DIRECTIVE:
Give an exact copy of every line, leaving images out.

━━━━━━━━

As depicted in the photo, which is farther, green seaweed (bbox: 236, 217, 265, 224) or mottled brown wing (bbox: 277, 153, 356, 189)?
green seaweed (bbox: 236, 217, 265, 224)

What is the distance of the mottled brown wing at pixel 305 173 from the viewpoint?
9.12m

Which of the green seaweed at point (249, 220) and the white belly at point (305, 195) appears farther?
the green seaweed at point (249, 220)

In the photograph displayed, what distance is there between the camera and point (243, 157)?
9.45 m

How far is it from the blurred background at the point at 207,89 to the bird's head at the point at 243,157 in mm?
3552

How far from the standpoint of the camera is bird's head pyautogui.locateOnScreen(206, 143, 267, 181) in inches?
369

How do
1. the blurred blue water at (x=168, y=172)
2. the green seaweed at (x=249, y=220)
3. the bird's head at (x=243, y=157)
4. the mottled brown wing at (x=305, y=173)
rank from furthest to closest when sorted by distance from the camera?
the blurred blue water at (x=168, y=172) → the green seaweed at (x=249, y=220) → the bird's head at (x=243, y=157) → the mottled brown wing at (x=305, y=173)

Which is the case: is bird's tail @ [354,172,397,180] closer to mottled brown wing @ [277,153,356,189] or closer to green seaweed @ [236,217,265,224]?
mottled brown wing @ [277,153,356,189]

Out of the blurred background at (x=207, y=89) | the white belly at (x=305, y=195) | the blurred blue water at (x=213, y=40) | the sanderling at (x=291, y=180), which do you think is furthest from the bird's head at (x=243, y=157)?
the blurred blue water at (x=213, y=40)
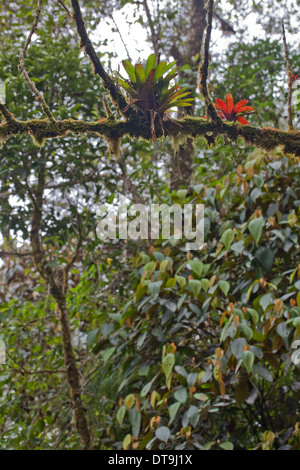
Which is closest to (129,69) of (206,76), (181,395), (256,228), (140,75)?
(140,75)

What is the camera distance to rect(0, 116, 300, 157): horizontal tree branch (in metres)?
0.85

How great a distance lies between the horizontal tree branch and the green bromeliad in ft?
0.10

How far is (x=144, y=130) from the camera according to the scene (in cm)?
87

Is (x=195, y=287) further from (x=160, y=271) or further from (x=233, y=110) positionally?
(x=233, y=110)

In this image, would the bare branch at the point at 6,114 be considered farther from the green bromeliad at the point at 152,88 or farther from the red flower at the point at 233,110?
the red flower at the point at 233,110

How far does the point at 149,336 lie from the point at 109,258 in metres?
0.75

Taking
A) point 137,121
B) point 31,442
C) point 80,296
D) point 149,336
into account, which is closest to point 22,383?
point 31,442

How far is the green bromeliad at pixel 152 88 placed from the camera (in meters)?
0.81

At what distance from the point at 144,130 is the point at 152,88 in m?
0.08

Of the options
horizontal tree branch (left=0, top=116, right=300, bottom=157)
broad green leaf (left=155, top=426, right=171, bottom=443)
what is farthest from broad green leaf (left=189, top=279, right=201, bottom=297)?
horizontal tree branch (left=0, top=116, right=300, bottom=157)

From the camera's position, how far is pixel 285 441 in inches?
53.6

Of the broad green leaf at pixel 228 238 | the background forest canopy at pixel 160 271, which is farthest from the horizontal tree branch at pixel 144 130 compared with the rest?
the broad green leaf at pixel 228 238

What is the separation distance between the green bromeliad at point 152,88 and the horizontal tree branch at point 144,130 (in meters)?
0.03

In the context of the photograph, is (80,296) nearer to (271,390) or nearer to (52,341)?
(52,341)
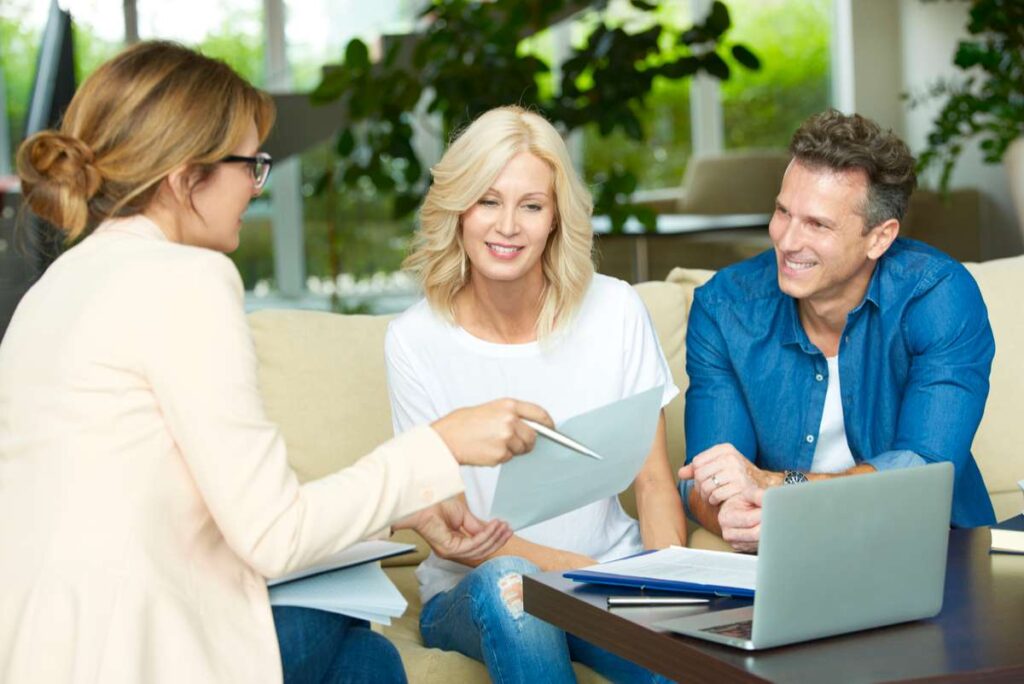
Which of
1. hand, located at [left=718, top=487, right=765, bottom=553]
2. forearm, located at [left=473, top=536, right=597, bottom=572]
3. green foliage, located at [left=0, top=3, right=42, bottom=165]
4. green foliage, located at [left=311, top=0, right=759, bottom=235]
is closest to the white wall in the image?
green foliage, located at [left=311, top=0, right=759, bottom=235]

━━━━━━━━

PROBLEM SOLUTION:
As depicted in the photo, which is farther, green seaweed (bbox: 236, 217, 265, 224) or mottled brown wing (bbox: 277, 153, 356, 189)?
green seaweed (bbox: 236, 217, 265, 224)

What is the distance of the mottled brown wing at pixel 305 173 from the viewpoint?
9.12m

Which of the green seaweed at point (249, 220) and the white belly at point (305, 195) appears farther?
the green seaweed at point (249, 220)

In the photograph displayed, what distance is there between the camera and point (243, 157)?
9.45 m

How far is it from the blurred background at the point at 207,89 to the bird's head at the point at 243,157 in mm?
3552

How far from the standpoint of the camera is bird's head pyautogui.locateOnScreen(206, 143, 267, 181) in inches?
369

How do
1. the blurred blue water at (x=168, y=172)
2. the green seaweed at (x=249, y=220)
3. the bird's head at (x=243, y=157)
4. the mottled brown wing at (x=305, y=173)
rank from furthest to closest when sorted by distance from the camera?
the blurred blue water at (x=168, y=172) → the green seaweed at (x=249, y=220) → the bird's head at (x=243, y=157) → the mottled brown wing at (x=305, y=173)

Which is the case: is bird's tail @ [354,172,397,180] closer to mottled brown wing @ [277,153,356,189] or closer to green seaweed @ [236,217,265,224]?
mottled brown wing @ [277,153,356,189]

Out of the blurred background at (x=207, y=89) | the white belly at (x=305, y=195) | the blurred blue water at (x=213, y=40) | the sanderling at (x=291, y=180), which do you think is furthest from the bird's head at (x=243, y=157)?
the blurred blue water at (x=213, y=40)
Which is closest to (129,69) of (206,76), (181,395), (256,228), (140,75)?
(140,75)

What is the camera distance to rect(0, 116, 300, 157): horizontal tree branch (in metres)?
0.85

How great a distance lies between the horizontal tree branch and the green bromeliad in ft?
0.10

How far is (x=144, y=130) from the camera according to the scene (in cm)?
87

Is (x=195, y=287) further from (x=160, y=271) or further from (x=233, y=110) positionally?
(x=233, y=110)

In this image, would the bare branch at the point at 6,114 be considered farther from the green bromeliad at the point at 152,88 or farther from the red flower at the point at 233,110?
the red flower at the point at 233,110

How far does the point at 149,336 lie from the point at 109,258 in metres?
0.75

Taking
A) point 137,121
B) point 31,442
C) point 80,296
D) point 149,336
into account, which is closest to point 22,383?
point 31,442

How far is the green bromeliad at pixel 152 88 placed from the camera (in meters)?
0.81

At what distance from the point at 144,130 is the point at 152,88 in m?
0.08

Of the options
horizontal tree branch (left=0, top=116, right=300, bottom=157)
broad green leaf (left=155, top=426, right=171, bottom=443)
what is farthest from broad green leaf (left=189, top=279, right=201, bottom=297)?
horizontal tree branch (left=0, top=116, right=300, bottom=157)

From the camera's position, how far is pixel 285 441 in inches?
53.6

Of the broad green leaf at pixel 228 238 | the background forest canopy at pixel 160 271, which is farthest from the horizontal tree branch at pixel 144 130 compared with the rest?
the broad green leaf at pixel 228 238

What is the separation distance between the green bromeliad at point 152,88 and the horizontal tree branch at point 144,130 (in meters)?
0.03

In the context of the photograph, is (80,296) nearer to (271,390) or nearer to (52,341)?
(52,341)
Which of
1. hand, located at [left=718, top=487, right=765, bottom=553]
2. forearm, located at [left=473, top=536, right=597, bottom=572]
3. green foliage, located at [left=0, top=3, right=42, bottom=165]
4. green foliage, located at [left=311, top=0, right=759, bottom=235]
is closest to the white wall in the image?
green foliage, located at [left=311, top=0, right=759, bottom=235]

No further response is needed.